For a look at what we ate and drank, click on an image below to launch a larger slideshow. Scroll down for thoughts on service and to see how much it all cost.

Service was very friendly and very informative. However, the meal was not paced well. When we ordered, our server told us he would send out the three botanas as starters and then the four other dishes as a shareable main course once we were done. In practice, however, three of the larger plates showed up before we were even halfway into the botanas. This meant we had to first cram a lot of plates onto the not-very-large table and then finish some things in a hurry before the fourth larger plate showed up. And all of this happened in just about an hour. A more relaxed pace with better spacing would have made for an even better meal. Dessert came out quite quickly as well but then it took a really long time for the check to appear (after a lot of waiting we had to track our server down to ask for it).

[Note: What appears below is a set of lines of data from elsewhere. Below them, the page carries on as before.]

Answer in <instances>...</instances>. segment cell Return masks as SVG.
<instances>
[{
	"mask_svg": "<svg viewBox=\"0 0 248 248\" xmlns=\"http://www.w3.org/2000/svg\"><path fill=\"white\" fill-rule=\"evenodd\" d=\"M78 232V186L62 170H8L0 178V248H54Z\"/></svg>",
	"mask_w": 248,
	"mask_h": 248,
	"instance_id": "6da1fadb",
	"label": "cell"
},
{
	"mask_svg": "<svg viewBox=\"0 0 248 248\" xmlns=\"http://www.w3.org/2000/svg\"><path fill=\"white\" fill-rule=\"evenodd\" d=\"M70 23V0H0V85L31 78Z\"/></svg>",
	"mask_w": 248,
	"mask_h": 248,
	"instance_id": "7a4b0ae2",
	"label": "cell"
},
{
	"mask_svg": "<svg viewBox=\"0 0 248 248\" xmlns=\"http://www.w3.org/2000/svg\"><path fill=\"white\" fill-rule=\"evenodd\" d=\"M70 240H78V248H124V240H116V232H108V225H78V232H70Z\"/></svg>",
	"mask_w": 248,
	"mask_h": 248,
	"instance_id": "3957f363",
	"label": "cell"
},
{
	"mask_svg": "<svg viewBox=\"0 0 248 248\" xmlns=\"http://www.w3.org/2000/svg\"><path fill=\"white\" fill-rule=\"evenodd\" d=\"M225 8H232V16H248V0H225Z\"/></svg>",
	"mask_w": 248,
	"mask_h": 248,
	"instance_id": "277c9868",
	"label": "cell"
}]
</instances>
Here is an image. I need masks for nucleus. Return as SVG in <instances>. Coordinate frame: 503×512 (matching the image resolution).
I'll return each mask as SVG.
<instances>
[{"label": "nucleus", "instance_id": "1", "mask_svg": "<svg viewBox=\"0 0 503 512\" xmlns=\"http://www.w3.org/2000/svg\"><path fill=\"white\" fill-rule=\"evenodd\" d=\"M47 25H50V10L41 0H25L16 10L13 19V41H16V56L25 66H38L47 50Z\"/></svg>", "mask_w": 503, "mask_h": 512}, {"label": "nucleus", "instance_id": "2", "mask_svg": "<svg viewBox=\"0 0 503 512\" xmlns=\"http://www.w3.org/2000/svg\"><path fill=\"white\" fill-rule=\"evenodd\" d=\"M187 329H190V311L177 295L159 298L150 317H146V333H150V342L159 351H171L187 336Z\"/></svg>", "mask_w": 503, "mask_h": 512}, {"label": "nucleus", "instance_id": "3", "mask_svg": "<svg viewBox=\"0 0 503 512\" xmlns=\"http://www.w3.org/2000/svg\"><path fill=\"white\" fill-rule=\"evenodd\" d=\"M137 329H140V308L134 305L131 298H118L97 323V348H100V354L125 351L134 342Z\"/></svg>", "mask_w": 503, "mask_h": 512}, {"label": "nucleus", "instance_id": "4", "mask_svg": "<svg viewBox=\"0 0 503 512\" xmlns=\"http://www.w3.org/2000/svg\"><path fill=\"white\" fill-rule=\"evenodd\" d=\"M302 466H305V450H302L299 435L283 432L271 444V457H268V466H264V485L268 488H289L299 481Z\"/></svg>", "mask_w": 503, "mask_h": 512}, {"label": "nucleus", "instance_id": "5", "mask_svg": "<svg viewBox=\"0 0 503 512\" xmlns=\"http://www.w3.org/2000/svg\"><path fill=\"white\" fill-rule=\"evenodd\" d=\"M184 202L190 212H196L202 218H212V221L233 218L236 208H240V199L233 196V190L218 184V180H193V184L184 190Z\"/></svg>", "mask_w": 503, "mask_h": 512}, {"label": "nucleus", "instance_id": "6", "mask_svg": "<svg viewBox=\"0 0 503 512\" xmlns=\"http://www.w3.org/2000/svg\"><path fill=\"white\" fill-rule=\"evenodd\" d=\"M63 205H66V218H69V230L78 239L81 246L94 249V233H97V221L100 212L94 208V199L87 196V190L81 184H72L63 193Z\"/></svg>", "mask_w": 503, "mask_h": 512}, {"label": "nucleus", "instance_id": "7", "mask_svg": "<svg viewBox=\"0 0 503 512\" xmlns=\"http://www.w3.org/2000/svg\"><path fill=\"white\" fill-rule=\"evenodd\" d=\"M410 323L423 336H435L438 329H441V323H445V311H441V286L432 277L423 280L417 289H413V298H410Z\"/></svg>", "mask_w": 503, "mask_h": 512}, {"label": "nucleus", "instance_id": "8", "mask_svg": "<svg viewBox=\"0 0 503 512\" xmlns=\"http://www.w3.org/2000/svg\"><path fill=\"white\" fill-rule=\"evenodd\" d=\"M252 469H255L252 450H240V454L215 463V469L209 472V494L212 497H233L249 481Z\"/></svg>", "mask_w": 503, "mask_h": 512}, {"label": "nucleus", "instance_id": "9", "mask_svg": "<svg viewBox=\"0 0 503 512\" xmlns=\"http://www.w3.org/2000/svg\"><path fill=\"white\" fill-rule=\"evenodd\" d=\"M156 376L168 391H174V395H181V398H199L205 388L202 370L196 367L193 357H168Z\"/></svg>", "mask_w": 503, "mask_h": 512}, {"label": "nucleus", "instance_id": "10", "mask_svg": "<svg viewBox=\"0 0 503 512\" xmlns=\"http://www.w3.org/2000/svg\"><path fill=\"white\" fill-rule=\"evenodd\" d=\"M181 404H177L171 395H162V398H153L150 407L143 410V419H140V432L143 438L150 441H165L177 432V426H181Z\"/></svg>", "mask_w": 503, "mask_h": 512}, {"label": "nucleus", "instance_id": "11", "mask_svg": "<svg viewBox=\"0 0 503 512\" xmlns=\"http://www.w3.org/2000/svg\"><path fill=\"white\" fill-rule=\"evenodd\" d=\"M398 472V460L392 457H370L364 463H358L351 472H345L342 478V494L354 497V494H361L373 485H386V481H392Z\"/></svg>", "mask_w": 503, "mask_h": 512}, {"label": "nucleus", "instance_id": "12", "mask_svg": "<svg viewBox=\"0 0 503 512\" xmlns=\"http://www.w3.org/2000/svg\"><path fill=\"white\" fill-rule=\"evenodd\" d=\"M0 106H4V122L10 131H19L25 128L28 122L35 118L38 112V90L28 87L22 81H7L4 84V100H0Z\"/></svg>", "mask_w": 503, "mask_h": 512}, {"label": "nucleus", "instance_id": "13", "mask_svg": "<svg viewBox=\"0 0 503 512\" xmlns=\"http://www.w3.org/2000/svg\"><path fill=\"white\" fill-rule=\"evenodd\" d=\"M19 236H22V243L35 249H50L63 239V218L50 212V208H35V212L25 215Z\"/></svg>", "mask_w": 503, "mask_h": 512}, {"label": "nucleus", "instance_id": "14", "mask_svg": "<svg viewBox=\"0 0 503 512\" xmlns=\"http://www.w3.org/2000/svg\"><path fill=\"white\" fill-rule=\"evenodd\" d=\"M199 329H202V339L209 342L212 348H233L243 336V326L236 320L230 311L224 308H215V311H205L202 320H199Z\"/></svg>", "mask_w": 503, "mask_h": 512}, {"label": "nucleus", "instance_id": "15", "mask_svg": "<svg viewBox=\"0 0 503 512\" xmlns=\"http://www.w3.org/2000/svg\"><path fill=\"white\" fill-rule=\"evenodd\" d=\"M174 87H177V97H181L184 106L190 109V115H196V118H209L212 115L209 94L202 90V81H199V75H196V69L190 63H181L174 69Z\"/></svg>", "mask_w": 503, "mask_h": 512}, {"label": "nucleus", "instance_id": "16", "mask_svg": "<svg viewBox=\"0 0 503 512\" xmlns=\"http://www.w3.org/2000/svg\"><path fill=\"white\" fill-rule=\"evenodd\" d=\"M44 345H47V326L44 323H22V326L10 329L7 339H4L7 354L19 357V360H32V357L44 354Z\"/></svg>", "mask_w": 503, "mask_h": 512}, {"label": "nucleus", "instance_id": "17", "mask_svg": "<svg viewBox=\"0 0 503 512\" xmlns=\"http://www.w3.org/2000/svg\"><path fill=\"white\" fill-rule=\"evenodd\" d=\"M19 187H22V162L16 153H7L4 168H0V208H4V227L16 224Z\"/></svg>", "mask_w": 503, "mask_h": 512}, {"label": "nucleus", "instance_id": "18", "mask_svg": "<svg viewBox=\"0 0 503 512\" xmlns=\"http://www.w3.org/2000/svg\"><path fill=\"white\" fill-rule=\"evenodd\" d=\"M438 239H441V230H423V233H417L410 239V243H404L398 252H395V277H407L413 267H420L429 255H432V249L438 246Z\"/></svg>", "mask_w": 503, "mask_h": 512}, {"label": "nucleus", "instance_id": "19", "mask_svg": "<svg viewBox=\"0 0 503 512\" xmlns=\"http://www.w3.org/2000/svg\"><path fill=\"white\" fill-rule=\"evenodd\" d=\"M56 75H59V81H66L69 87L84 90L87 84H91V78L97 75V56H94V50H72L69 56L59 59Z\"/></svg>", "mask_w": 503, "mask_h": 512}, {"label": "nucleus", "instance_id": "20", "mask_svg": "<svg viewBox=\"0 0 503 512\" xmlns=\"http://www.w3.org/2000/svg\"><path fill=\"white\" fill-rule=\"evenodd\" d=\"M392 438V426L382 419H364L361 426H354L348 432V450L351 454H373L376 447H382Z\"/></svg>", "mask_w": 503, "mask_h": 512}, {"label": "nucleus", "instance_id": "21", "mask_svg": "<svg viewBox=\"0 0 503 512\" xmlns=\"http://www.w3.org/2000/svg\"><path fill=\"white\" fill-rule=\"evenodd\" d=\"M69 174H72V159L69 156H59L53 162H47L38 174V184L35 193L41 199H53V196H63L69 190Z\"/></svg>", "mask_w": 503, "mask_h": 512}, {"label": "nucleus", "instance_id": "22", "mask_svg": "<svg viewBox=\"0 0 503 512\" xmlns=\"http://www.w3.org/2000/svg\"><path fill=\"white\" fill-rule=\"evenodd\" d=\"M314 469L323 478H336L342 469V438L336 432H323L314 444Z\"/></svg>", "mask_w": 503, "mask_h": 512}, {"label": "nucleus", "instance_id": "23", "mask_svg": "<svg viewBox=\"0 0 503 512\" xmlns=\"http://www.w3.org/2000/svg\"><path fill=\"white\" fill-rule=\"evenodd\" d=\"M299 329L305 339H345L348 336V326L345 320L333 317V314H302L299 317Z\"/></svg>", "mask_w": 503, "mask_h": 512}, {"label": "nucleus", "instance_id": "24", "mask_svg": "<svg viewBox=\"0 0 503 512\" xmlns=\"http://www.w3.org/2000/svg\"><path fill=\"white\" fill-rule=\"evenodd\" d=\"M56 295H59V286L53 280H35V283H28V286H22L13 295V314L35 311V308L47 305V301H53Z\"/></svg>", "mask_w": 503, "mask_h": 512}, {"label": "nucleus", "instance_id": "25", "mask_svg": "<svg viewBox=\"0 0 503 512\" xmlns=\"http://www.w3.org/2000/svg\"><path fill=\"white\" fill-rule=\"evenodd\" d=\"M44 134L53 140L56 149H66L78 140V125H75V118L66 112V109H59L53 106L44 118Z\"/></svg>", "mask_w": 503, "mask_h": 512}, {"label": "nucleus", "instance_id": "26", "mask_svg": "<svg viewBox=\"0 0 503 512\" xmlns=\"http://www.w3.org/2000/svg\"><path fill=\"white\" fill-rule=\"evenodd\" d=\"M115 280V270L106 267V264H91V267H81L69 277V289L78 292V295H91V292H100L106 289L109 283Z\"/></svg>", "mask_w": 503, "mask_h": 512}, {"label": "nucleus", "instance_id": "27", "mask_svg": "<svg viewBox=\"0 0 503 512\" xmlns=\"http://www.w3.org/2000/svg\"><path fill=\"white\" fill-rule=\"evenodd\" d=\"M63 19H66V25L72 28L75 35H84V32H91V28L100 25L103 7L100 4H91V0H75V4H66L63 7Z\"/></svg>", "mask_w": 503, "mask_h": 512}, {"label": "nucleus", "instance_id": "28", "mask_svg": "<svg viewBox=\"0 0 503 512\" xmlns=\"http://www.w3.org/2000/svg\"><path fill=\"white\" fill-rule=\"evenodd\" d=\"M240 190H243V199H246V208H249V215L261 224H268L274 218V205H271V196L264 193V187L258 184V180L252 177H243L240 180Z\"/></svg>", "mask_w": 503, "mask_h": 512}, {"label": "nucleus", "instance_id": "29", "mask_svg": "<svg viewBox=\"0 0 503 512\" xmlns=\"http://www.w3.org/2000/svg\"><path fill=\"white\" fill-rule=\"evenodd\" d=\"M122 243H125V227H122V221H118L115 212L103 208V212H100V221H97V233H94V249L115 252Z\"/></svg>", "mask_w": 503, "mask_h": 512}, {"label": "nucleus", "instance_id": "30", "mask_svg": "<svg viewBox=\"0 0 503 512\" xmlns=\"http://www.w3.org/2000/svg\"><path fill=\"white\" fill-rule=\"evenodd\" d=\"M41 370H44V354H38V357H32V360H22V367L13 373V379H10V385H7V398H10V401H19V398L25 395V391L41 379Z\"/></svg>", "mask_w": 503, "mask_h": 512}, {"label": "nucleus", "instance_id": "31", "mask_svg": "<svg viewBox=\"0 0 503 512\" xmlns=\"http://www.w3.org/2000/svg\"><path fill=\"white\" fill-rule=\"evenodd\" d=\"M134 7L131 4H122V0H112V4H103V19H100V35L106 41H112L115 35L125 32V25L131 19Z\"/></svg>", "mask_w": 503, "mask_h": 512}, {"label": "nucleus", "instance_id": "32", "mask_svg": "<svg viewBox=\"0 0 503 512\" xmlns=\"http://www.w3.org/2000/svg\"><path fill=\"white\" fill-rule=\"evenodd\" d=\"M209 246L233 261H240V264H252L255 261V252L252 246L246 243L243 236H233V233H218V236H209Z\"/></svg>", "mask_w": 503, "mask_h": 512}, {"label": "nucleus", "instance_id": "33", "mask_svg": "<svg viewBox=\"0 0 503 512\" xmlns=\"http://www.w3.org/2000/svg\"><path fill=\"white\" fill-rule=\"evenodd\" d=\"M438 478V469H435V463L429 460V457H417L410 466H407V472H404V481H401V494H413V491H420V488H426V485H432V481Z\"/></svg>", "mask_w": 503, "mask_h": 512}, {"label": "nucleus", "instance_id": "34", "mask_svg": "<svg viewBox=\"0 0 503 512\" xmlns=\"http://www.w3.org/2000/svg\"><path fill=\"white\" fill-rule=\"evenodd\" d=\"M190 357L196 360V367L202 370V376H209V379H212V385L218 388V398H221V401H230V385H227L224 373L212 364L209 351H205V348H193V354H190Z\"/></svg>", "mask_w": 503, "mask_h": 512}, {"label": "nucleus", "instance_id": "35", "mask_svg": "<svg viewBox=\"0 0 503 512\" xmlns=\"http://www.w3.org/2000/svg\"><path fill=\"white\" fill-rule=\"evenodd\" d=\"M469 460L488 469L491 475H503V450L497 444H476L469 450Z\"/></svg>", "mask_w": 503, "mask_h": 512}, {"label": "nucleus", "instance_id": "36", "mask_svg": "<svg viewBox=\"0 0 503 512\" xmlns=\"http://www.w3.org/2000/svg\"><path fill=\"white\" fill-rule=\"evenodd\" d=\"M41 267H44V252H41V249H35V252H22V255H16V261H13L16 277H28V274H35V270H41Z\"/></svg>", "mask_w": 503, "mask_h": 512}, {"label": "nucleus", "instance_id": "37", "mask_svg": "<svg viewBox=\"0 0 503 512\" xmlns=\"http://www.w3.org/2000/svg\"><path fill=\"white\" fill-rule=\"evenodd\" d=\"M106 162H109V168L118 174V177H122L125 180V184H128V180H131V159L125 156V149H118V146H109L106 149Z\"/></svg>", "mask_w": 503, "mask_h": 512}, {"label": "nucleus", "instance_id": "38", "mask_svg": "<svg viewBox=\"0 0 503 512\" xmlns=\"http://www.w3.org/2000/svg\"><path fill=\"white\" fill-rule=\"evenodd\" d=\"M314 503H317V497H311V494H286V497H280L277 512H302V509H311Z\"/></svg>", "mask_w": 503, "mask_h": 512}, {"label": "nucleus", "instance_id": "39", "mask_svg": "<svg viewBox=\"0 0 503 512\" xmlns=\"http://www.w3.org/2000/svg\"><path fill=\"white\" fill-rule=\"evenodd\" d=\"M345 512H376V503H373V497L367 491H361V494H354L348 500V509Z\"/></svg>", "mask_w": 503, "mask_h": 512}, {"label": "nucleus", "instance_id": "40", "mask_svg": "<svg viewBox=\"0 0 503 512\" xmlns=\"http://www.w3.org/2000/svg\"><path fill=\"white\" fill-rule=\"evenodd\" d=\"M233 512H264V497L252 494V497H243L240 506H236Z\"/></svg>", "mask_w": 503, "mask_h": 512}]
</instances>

No complaints about the price though. With drinks, tax and tip (there’s an automatic 18% service charge to which we added some more) the total came to just a bit short of $60/head. Which is just a screaming deal for the quality of the food. We’d been thinking about trying Colita again this winter before leaving on our next round of travels but now we can’t think of why we would ever go to Colita over Oro.  We liked both our meals at Petite Leon a lot (here and here) but Oro is much more directly centered in Mexican cuisine than Petite Leon, which seems more Mexican-inspired by comparison. But the two make a good one-two punch. And with Popol Vuh now just a memory, it is good to see Mexican chefs helming high(er) end Mexican restaurants in the Twin Cities.

Oro was full when we were there—reservations are recommended though they do still take walk-ins on a first-come, first-served basis—and I can only hope this popularity will continue. The food deserves it and hopefully the Twin Cities food scene will support it. We were told the menu turns over every couple of months or so. Alas, this means the next major change will be in January when we’ll be gone; otherwise, there’s a good chance we’d have gone back as early as December. But we’ll be there again in April for sure, when we’re back in Minnesota.

Okay, what next on the restaurant report front? You may have noticed that I had no Ireland and Italy reports last week/weekend. Things got a little harried at work. I’m hoping to get back to those reports this week. I’m not sure yet where our Twin Cities eating out will take us this weekend but I hope to have another Twin Cities report next Tuesday—perhaps from St. Paul.